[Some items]
--
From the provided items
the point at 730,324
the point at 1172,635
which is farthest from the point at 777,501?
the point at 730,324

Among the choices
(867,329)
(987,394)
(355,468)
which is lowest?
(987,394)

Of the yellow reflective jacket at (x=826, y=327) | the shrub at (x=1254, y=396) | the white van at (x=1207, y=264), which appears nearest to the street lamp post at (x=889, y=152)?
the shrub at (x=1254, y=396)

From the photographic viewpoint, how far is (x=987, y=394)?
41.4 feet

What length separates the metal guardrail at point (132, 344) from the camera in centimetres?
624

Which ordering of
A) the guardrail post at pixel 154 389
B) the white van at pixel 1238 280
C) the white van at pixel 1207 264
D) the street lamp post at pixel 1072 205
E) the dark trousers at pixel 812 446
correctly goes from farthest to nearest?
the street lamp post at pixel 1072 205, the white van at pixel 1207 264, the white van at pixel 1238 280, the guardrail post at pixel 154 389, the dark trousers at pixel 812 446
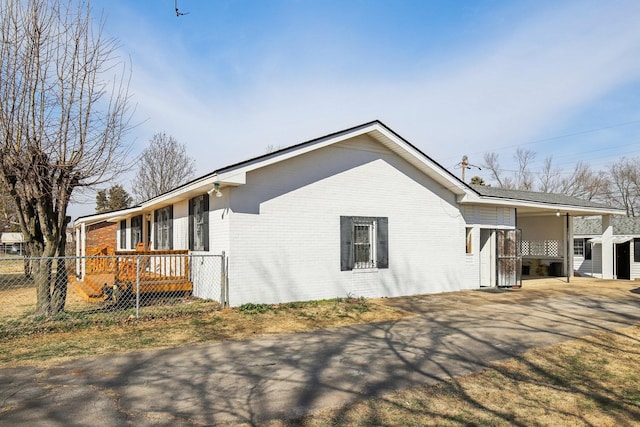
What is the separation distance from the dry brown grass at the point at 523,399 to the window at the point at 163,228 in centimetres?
1161

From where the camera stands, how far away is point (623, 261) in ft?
67.1

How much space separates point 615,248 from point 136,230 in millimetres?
23321

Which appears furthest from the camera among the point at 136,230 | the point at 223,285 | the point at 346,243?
the point at 136,230

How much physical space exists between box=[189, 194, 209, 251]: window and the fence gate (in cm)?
1013

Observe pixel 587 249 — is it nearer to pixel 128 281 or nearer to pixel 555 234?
pixel 555 234

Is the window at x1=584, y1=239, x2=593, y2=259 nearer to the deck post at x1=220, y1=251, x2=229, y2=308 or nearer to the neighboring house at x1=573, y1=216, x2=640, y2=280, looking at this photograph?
the neighboring house at x1=573, y1=216, x2=640, y2=280

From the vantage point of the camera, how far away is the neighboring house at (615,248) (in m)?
20.1

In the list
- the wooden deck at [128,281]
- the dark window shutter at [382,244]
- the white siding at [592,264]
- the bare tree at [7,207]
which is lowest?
the white siding at [592,264]

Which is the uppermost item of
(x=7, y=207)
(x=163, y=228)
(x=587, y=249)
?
(x=7, y=207)

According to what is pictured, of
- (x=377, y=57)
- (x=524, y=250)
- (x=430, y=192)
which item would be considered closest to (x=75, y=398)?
(x=430, y=192)

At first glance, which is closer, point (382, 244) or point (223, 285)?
point (223, 285)

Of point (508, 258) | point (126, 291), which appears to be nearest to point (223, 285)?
point (126, 291)

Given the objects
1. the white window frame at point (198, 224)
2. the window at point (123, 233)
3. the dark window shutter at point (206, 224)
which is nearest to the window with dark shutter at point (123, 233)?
Answer: the window at point (123, 233)

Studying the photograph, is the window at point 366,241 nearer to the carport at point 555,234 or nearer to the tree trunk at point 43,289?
the tree trunk at point 43,289
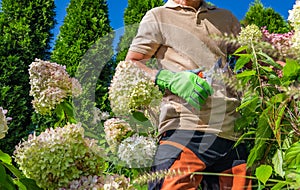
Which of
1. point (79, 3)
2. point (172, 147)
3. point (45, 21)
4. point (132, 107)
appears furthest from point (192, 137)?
point (45, 21)

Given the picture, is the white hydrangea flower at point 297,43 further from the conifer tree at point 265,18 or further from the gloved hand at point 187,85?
the conifer tree at point 265,18

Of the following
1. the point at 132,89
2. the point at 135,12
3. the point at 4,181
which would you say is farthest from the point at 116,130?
the point at 135,12

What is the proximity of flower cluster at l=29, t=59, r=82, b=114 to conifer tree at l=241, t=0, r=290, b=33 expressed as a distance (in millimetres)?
4380

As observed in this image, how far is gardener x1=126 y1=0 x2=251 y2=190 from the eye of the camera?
1.83 metres

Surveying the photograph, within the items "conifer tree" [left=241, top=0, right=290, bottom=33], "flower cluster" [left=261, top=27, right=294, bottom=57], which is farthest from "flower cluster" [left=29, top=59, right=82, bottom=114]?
"conifer tree" [left=241, top=0, right=290, bottom=33]

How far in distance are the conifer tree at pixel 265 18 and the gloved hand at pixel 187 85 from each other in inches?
162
--
Brief
Rewrite every line of the items above as one numbered list, skipping blank lines and leaving the pictures out of your answer.

Answer below
1. From the provided items
2. the point at 730,324
3. the point at 1172,635
4. which is farthest from the point at 777,501?
5. the point at 730,324
6. Among the choices
7. (867,329)
8. (987,394)
9. (355,468)
10. which is lowest?
11. (987,394)
12. Of the yellow reflective jacket at (x=826, y=327) | the shrub at (x=1254, y=396) | the white van at (x=1207, y=264), which appears nearest to the street lamp post at (x=889, y=152)?
13. the shrub at (x=1254, y=396)
14. From the photographic viewpoint, how far is (x=987, y=394)?
15. 41.4 feet
16. What length separates the metal guardrail at point (132, 344) from the camera in centimetres?
17. 624
18. Which ordering of
19. A) the guardrail post at pixel 154 389
20. B) the white van at pixel 1238 280
21. C) the white van at pixel 1207 264
22. D) the street lamp post at pixel 1072 205
23. E) the dark trousers at pixel 812 446
24. correctly goes from farthest to nearest?
25. the street lamp post at pixel 1072 205, the white van at pixel 1207 264, the white van at pixel 1238 280, the guardrail post at pixel 154 389, the dark trousers at pixel 812 446
26. What is the separation distance from the dry brown grass at the point at 523,399 to the window at the point at 163,228 in centimetres?
27. 1161
28. From where the camera stands, how far away is point (623, 261) in ft?
29. 67.1
30. How much space separates point 615,248 from point 136,230 in millimetres?
31. 23321
32. Which appears furthest from the camera among the point at 136,230 | the point at 223,285 | the point at 346,243?
33. the point at 136,230
34. How much physical space exists between box=[189, 194, 209, 251]: window and the fence gate (in cm)?
35. 1013
36. Observe pixel 587 249 — is it nearer to pixel 128 281 or nearer to pixel 555 234?
37. pixel 555 234
38. Is the window at x1=584, y1=239, x2=593, y2=259 nearer to the deck post at x1=220, y1=251, x2=229, y2=308 or nearer to the neighboring house at x1=573, y1=216, x2=640, y2=280, looking at this photograph?
39. the neighboring house at x1=573, y1=216, x2=640, y2=280
40. From the vantage point of the camera, how far away is the neighboring house at (615,248) (in m)?
41. 20.1
42. In the list
43. - the wooden deck at [128,281]
44. - the dark window shutter at [382,244]
45. - the white siding at [592,264]
46. - the bare tree at [7,207]
47. which is lowest?
48. the white siding at [592,264]
49. Which is the uppermost item of
50. (x=7, y=207)
51. (x=163, y=228)
52. (x=587, y=249)
53. ?
54. (x=7, y=207)
55. According to what is pictured, of
56. - (x=377, y=57)
57. - (x=524, y=250)
58. - (x=430, y=192)
59. which item would be considered closest to (x=75, y=398)?
60. (x=430, y=192)
61. At first glance, which is closer, point (382, 244) or point (223, 285)?
62. point (223, 285)
63. Of point (508, 258) | point (126, 291), which appears to be nearest to point (223, 285)?
64. point (126, 291)
65. Given the objects
66. 1. the white window frame at point (198, 224)
67. 2. the window at point (123, 233)
68. 3. the dark window shutter at point (206, 224)
69. which is nearest to the window with dark shutter at point (123, 233)?
70. Answer: the window at point (123, 233)
71. Studying the photograph, is the window at point 366,241 nearer to the carport at point 555,234 or nearer to the tree trunk at point 43,289?
72. the tree trunk at point 43,289
73. Which of
74. 1. point (79, 3)
75. 2. point (172, 147)
76. 3. point (45, 21)
77. 4. point (132, 107)
78. appears furthest from point (192, 137)?
79. point (45, 21)
80. Given the picture, is the white hydrangea flower at point 297,43 further from the conifer tree at point 265,18 or further from the gloved hand at point 187,85?
81. the conifer tree at point 265,18
82. Of the following
83. 1. the point at 132,89
84. 2. the point at 135,12
85. 3. the point at 4,181
86. which would you say is farthest from the point at 116,130?
87. the point at 135,12
88. What is the proximity of flower cluster at l=29, t=59, r=82, b=114 to conifer tree at l=241, t=0, r=290, b=33 expressed as a distance (in millimetres)?
89. 4380
90. As observed in this image, how far is gardener x1=126 y1=0 x2=251 y2=190 from the eye of the camera?
91. 1.83 metres
92. Surveying the photograph, within the items "conifer tree" [left=241, top=0, right=290, bottom=33], "flower cluster" [left=261, top=27, right=294, bottom=57], which is farthest from "flower cluster" [left=29, top=59, right=82, bottom=114]?
93. "conifer tree" [left=241, top=0, right=290, bottom=33]
94. How far in distance are the conifer tree at pixel 265 18 and the gloved hand at pixel 187 85 from each other in inches?
95. 162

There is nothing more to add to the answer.